BookmarkSubscribeRSS Feed
🔒 This topic is solved and locked. Need further help from the community? Please sign in and ask a new question.
michtka
Fluorite | Level 6

Hi everyone,

I've got this dataset

data new;

     length subjid $8 day $10 value 8;

     input subjid day value;

     datalines;

     1   baseline 10

     1   week2   12

     1   week4   14

     1   week8   16

     1   week12  12

     2   baseline 10

                             *week2 will remain missing;

     2   week4    8

     3  baseline  10

     3  week2      3

      3 week8      4

     ;

     run;

and i need to imputed the missing data using the last observation carrried forward (LOCF) but the baseline data is not carried forward, i.e if week2 is missing , it will be missing (*).


The final dataset I want:

     1   baseline 10

     1   week2   12

     1   week4   14

     1   week8   16

     1   week12  12

     2   baseline 10

     2   week4    8

     2   week8     8

     2   week12   8

     3  baseline  10

     3  week2      3

     3 week4     3

      3 week8      4

    3 week12     4


I need some help to modify the below code that  Haikuo wrote (baseline carried forward) to considering now this new condition (baseline data is not carried forward), ...

another alternative code can be useful too...thanks.

proc format;

         value $seq

            'baseline'=1

              'week2'=2

              'week4'=3

              'week8'=4

              'week12'=5

              ;

              value seq

              1='baseline'

              2='week2'

              3='week4'

              4='week8'

              5='week12'

              ;

      run;

  data new;

     length subjid $8 day $10 value 8;

     input subjid day value;

     datalines;

     1   baseline 10

     1   week2   12

     1   week4   14

     1   week8   16

     1   week12  12

     2   baseline 10

     2   week2    12

     2   week4    10

     3  baseline  10

     3  week2      3

      3 week8      4

     ;

      data new1;

        set new;

        _day=put(day,$seq.);

        run;

      data want;

        set new1;

        by subjid;

        set new1(firstobs=2 keep=_day rename=_day=__day) new1(obs=1 drop=_all_);

           if not last.subjid  then do _i=_day to __day-1;

                day=put(_i,seq.);

                output;

             end;

        else do _i=_day to 5;

                day=put(_i,seq.);

                output;

             end;

             drop _:;

      run;

proc print;run;


Thanks.
....................
**Written request**.
Retype the stretch of the SAS forum post from "3 week12     4" through "carried forward), ...". The entries that follow have no connection to the SAS forum post.

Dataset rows
....................
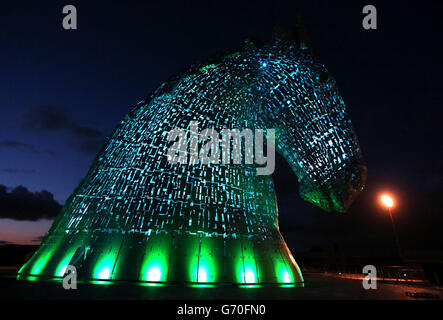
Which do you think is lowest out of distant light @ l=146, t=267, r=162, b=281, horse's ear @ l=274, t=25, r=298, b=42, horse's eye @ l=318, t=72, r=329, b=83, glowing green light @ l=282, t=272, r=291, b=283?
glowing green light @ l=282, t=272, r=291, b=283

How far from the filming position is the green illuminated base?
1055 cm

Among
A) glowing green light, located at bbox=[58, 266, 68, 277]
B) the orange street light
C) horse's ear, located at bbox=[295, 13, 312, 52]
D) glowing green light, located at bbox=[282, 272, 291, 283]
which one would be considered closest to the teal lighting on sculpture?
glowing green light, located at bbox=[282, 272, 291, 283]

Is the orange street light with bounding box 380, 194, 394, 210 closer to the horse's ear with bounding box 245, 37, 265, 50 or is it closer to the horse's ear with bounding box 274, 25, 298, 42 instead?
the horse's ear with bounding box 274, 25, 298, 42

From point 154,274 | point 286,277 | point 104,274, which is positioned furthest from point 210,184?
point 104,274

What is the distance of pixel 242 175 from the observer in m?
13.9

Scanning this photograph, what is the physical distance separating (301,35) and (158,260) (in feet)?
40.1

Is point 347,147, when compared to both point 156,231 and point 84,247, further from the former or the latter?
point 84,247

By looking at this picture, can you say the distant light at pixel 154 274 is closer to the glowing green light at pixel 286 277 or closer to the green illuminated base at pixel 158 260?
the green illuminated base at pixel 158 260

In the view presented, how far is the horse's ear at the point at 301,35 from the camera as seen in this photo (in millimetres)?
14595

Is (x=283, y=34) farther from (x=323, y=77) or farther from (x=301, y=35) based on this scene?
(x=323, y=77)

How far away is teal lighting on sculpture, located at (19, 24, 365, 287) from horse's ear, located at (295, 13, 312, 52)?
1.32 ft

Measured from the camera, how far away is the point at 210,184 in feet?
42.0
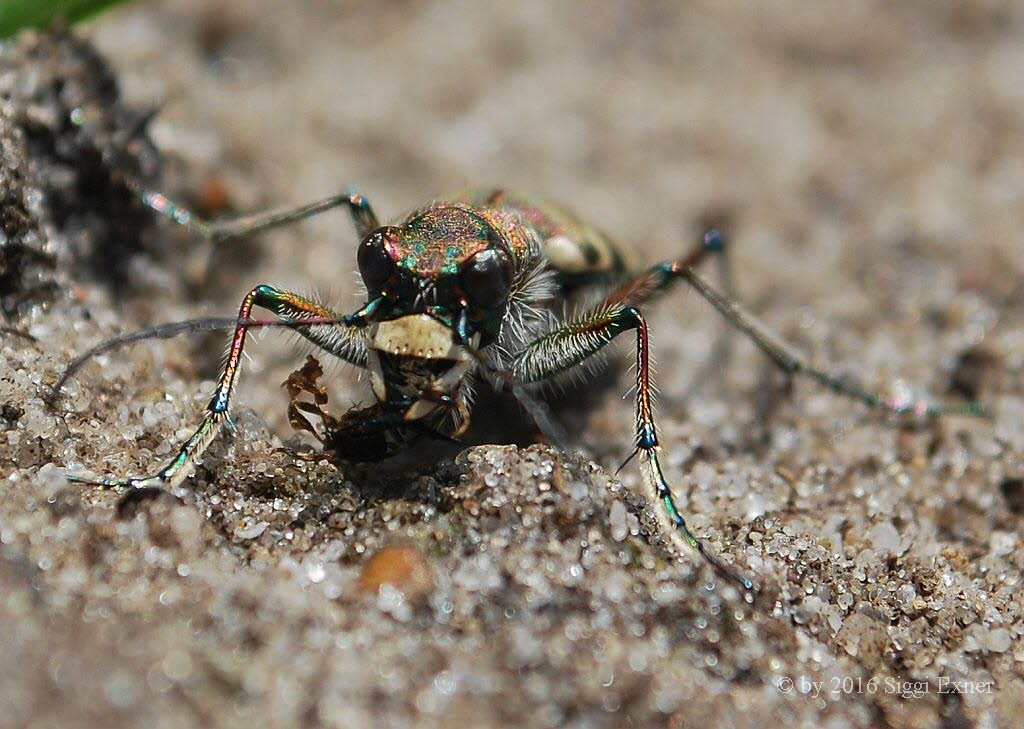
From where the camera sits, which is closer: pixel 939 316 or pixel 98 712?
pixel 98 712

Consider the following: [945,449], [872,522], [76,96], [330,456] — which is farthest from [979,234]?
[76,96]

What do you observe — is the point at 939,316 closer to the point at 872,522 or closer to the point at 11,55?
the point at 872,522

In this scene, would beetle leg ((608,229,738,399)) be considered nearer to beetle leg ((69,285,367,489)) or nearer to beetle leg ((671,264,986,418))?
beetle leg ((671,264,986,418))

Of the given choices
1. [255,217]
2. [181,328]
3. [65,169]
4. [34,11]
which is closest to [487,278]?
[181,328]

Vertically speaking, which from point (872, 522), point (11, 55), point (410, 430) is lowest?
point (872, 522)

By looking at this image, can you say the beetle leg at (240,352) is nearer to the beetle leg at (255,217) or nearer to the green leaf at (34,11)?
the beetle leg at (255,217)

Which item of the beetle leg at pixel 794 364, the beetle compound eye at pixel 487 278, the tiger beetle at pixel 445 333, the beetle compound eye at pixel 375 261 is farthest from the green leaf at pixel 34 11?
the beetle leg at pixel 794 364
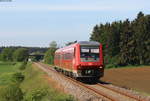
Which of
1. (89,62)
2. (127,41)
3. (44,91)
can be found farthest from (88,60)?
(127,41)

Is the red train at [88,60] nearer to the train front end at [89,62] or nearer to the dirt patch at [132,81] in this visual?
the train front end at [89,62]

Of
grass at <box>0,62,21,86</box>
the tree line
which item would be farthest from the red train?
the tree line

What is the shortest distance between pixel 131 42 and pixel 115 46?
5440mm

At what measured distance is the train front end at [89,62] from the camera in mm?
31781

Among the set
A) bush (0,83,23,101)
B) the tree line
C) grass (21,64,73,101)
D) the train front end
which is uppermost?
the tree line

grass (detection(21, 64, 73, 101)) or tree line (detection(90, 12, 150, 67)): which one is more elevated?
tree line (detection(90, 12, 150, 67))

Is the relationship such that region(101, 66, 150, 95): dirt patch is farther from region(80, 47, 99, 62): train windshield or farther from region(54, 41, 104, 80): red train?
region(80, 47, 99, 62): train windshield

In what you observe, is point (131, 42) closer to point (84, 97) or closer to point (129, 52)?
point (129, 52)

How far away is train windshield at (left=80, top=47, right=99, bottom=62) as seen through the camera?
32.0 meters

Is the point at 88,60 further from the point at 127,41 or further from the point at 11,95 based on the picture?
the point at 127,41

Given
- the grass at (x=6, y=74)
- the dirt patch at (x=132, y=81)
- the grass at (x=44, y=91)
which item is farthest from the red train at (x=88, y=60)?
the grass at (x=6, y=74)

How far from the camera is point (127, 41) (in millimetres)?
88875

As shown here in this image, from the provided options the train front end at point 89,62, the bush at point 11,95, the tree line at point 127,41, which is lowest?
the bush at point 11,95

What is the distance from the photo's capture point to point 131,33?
....................
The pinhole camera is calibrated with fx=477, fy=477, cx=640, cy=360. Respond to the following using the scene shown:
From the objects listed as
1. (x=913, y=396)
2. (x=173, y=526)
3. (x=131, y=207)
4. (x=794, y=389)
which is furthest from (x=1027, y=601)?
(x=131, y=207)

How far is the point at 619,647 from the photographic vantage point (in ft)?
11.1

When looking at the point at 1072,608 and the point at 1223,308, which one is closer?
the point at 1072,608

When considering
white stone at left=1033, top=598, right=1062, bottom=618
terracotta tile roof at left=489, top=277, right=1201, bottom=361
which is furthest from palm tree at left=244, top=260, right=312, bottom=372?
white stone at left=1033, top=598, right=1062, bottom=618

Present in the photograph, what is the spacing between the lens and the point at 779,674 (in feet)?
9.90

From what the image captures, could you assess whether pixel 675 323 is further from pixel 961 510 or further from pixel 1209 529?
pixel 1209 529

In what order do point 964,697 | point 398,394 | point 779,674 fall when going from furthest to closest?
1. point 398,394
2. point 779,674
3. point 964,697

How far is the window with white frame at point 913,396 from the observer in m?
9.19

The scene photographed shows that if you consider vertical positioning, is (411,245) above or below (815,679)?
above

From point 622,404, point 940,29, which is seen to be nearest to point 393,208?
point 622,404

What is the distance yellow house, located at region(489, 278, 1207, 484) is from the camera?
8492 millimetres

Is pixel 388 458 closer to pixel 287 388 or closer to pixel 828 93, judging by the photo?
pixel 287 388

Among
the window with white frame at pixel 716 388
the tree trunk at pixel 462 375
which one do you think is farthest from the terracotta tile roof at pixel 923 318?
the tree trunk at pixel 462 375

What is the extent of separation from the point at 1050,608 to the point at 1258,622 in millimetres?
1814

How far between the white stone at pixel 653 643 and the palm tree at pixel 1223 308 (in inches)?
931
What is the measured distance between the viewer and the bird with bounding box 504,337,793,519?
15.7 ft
....................
**Result of this task**.
3 week12     4


I need some help to modify the below code that  Haikuo wrote (baseline carried forward) to considering now this new condition (baseline data is not carried forward), ...